Cochrane reviews on head and neck cancer

In 2003 the COHG obtained a USA National Institute of Health grant to undertake a series of Cochrane reviews on the treatment of oral cancer. We were able to fund a research fellow for 2 years to undertake the reviews. After great discussion we decided to undertake four reviews, one for each of surgery, chemotherapy, radiotherapy and immunotherapy. This meant that although many of the trials would be included in more than one review, the focus of each review would be different. We decided to include trials which included over 50% of the patients with oral cancer, rather than simply head and neck cancer. A single protocol for all the reviews was published in 2005, followed by protocols for all four individual reviews published on The Cochrane Library in 2007.

The surgery review was published in 2007 (Oliver et al, 2007) and included 31 trials and the authors conclusion was ‘There is some evidence that concomitant radio/chemotherapy (with surgery) is more effective than radiotherapy (with surgery) and may benefit outcomes in patients with more advanced oral and oropharyngeal cancers. As these trials were based on head and neck studies, future studies should evaluate this treatment regimen specifically in oral and oropharyngeal cancers separately and also address tumour staging and its impact on outcomes’. The conduct of the chemotherapy and radiotherapy reviews is well underway and we expect to publish these reviews in 2010. Substantially more trials (>100) will be included in each of these reviews

The COHG are involved on a UK National Institute of Health Research programme grant titled ‘Evidence based health care for major congenital and acquired problems of the head and neck’ which commenced in 2009. In collaboration with the Cochrane Ear Nose and Throat Disorders Group we intend to expand our reviews on oral cancer to look at the treatment of all head and neck cancers.

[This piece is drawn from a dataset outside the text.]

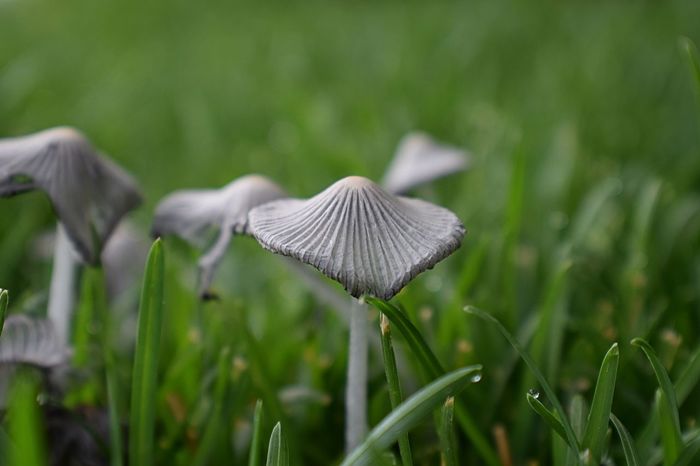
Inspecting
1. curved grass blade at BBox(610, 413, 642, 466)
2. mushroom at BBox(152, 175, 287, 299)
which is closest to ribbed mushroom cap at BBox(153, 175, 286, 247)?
mushroom at BBox(152, 175, 287, 299)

Future Cochrane diagnostic test reviews

A new venture for The Cochrane Collaboration and the COHG is conducting reviews of diagnostic test accuracy. The Collaboration have acquired funding to develop methods for undertaking these reviews and have trained many of the review groups (including the Oral Health Group) into these new methods. One of the initial areas which the Cochrane Oral Health Group will be focusing on is diagnostic test accuracy reviews for screening for oral cancer. This fits in well with the American Dental Association’s current document ‘Research of importance to the practicing dentist, 2009–2010’. The following is issued as a priority topic in Goal 2, ‘Evaluate emerging oral cancer diagnostic methods and devices compared to a well-conducted oral cancer exam and the value of diagnostic, adjunctive and/or screening tests for oral cancer’.

Conclusion

We hope this article has given readers information on the work of the Cochrane Oral Health Group and insight into the diversity of Cochrane reviews in oral diseases. As can be seen here the reviews are successfully being used to change practice and as background for the funding of large scale clinical trials and programmes of research.